Pentane Combustion Equation

The equation for the combustion of pentane reflects how pentane reacts with oxygen to produce carbon dioxide and water. In basic terms, pentane (a hydrocarbon with the formula \text{C}_5\text{H}_{12}) combines with oxygen (\text{O}_2) from the air. This reaction releases energy in the form of heat and produces carbon dioxide (\text{CO}_2) and water (\text{H}_2\text{O}). The balanced equation for this reaction is:

\[\text{C}_5\text{H}_{12} + 8\text{O}_2 \rightarrow 5\text{CO}_2 + 6\text{H}_2\text{O}\]

This reaction is an example of a complete combustion, meaning all of the pentane reacts with oxygen.

Molar Mass Calculation

The molar mass of a substance is the mass of one mole of that substance measured in grams per mole (g/mol). To calculate the molar mass of pentane (\text{C}_5\text{H}_{12}), you sum the atomic masses of all the atoms in the molecule. Pentane is made up of 5 carbon atoms and 12 hydrogen atoms. The atomic mass of carbon is 12.01 g/mol and that of hydrogen is 1.01 g/mol.

So, the molar mass calculation of pentane is:

\[ 5(12.01 \text{ g/mol}) + 12(1.01 \text{ g/mol}) = 60.05 \text{ g/mol} + 12.12 \text{ g/mol} = 72.17 \text{ g/mol} \]
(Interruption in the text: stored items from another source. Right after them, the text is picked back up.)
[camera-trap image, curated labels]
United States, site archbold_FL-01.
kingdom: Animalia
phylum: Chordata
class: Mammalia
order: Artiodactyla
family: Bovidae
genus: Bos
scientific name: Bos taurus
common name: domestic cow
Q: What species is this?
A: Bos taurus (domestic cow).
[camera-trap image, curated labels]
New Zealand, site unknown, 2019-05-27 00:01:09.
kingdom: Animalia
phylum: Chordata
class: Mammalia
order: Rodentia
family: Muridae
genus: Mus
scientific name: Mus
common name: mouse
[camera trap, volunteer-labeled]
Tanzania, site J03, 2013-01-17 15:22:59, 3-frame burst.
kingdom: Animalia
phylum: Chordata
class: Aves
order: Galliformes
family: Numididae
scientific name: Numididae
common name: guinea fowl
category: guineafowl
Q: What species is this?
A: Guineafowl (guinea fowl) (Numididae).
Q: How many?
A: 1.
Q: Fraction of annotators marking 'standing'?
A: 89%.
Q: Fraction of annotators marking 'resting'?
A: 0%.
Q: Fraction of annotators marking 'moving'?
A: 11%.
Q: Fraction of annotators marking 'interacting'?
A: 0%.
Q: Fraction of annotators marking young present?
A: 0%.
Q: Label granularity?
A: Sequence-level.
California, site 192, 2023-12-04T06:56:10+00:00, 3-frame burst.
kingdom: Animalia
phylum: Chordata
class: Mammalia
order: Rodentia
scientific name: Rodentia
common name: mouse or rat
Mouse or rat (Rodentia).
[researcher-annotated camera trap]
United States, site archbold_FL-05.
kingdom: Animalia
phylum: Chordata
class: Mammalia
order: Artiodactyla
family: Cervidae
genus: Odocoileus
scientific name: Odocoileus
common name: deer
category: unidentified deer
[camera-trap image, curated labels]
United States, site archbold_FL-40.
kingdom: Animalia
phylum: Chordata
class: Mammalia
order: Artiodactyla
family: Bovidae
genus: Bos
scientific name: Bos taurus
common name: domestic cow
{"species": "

Density and Volume Conversion

To find out how much a liquid weighs, knowing its density and volume is key. Density tells you how much mass is in a specific volume, usually in grams per milliliter (g/mL). For pentane, its density is 0.63 g/mL. If you need to find out how much 1 gallon of pentane weighs, you must first convert gallons to milliliters.

1 gallon = 4 quarts, and 1 quart = 946 mL. Thus, 1 gallon is:

\[ 1 \text{ gal} \times 4 \text{ qt/gal} \times 946 \text{ mL/qt} = 3784 \text{ mL} \]

Now, you can find the mass by multiplying the volume by the density:

\[ 3784 \text{ mL} \times 0.63 \text{ g/mL} = 2383.92 \text{ g} \]

Heat of Combustion

The heat of combustion is the amount of heat energy released when a substance completely burns in the presence of oxygen. For pentane, the heat of combustion is 845 kcal per mole. To find out how much heat is produced when 1 gallon of pentane is burned, you first convert the mass of pentane into moles using its molar mass.

Using the mass (2383.92 g) and the molar mass (72.17 g/mol):

\[ \text{moles} = \frac{2383.92 \text{ g}}{72.17 \text{ g/mol}} \approx 33.03 \text{ moles} \]

Then, you multiply the number of moles by the heat of combustion:

\[ 33.03 \text{ moles} \times 845 \text{ kcal/mole} \approx 27902.35 \text{ kcal} \]

So, 1 gallon of pentane produces about 27902.35 kilocalories of heat.

STP Gas Volume Calculation

Standard Temperature and Pressure (STP) refer to a set of conditions for measuring gases: a temperature of 0°C (273.15 K) and a pressure of 1 atmosphere (atm). At STP, 1 mole of any gas occupies 22.4 liters. To find out how much carbon dioxide (\text{CO}_2) is produced when 1 gallon of pentane combusts, you use the balanced combustion equation.

From the equation, 1 mole of pentane produces 5 moles of carbon dioxide:

\[ 33.03 \text{ moles of pentane} \times 5 = 165.15 \text{ moles of CO}_2 \]

At STP, this amount of \(\text{CO}_2\) translates into volume as follows:

\[ 165.15 \text{ moles} \times 22.4 \text{ L/mole} \approx 3707.36 \text{ L} \]

Hence, the combustion of 1 gallon of pentane produces approximately 3707.36 liters of carbon dioxide at STP.